Mais demonstrações de cinismo também são visíveis no Governo Lula. Desde 2004, quando as tropas da ONU ocuparam o Haiti, o Brasil, com o intuito de pleitear uma vaga no Conselho de Segurança da ONU, exerce um papel de liderança na ação de intervenção nomeada Minustah. Ainda que Lula diga que o propósito da intervenção do exército brasileiro é “respaldar um governo democrático”, tudo que a ocupação militar tem causado são assassinatos, repressão, estupros, massacres nos bairros pobres e violações diversas dos direitos humanos. Em 2008, a população haitiana se rebelou e saiu às ruas em protesto contra a ocupação de seu país. E o papel da “missão de paz” foi reprimir e assassinar os manifestantes em nome da “manutenção da democracia”. Quando se trata da democracia dos ricos, qualquer manifestação dos oprimidos é uma “ameaça à democracia”...
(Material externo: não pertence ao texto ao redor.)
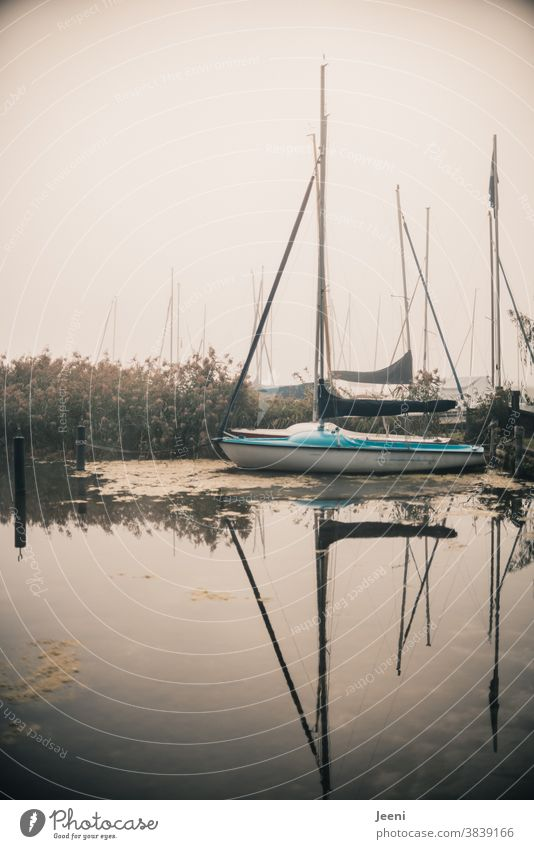 Small sailing boat lies in the fog at the landing stage Sailboat Dinghy Lake Water Harbour Sailing Sailing trip jetty Watercraft Fog foggy holidays vacation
Da mesma forma, foram reprimidos pelas “tropas de paz” os estudantes haitianos que não se calaram diante da ocupação e das atrocidades praticadas em seu país, e se levantaram em 2008 e 2009 contra a presença criminosa da Minustah, contra o desmantelamento da educação e reivindicando ao lado dos trabalhadores o aumento do indecente salário mínimo. Ainda assim o cinismo do Governo Lula persiste, e agora ganha endosso de algumas vozes supostamente opositoras, como Marina Silva, que recentemente escreveu na Folha que deve-se reconhecer o esforço dos “heróicos soldados brasileiro na ‘missão de paz’”, embelezando a ocupação criminosa e as tropas assassinas.
E serão exatamente essas mesmas tropas interventoras e assassinas as responsáveis por controlar os recursos enviados em ajuda ao Haiti e “garantir” a reconstrução do país. Sob o pretexto da ajuda humanitária, há na verdade um recrudescimento da militarização no Haiti. É evidente que não há possibilidade alguma de reconstrução em um país ocupado militarmente. E por isso qualquer declaração sincera de solidariedade ao povo haitiano deve incluir a exigência de retirada das tropas do Haiti. Além disso, é fundamental que os recursos enviados em ajuda ao Haiti sejam controlados e geridos pelo próprio povo haitiano, através dos sindicatos, das organizações populares e dos trabalhadores. Pois, obviamente, não é possível confiar nem nas tropas assassinas e nem nos órgãos do imperialismo.
Nós, do Movimento A Plenos Pulmões, sempre nos solidarizamos com os oprimidos de todo o mundo, mas não de forma hipócrita como a grande mídia e os políticos burgueses; nos solidarizamos de forma ativa, nos colocando lado a lado, ombro a ombro com os que sofre com a opressão. E por isso entendemos que é parte conseqüente e fundamental da solidariedade com o povo haitiano colocar em pé uma grande campanha pelo fim da ocupação militar do Haiti e a retirada imediata das tropas interventoras. É assim, lutando ativamente contra a opressão do povo haitiano que pretendemos expressar a nossa solidariedade, de modo sincero e coerente.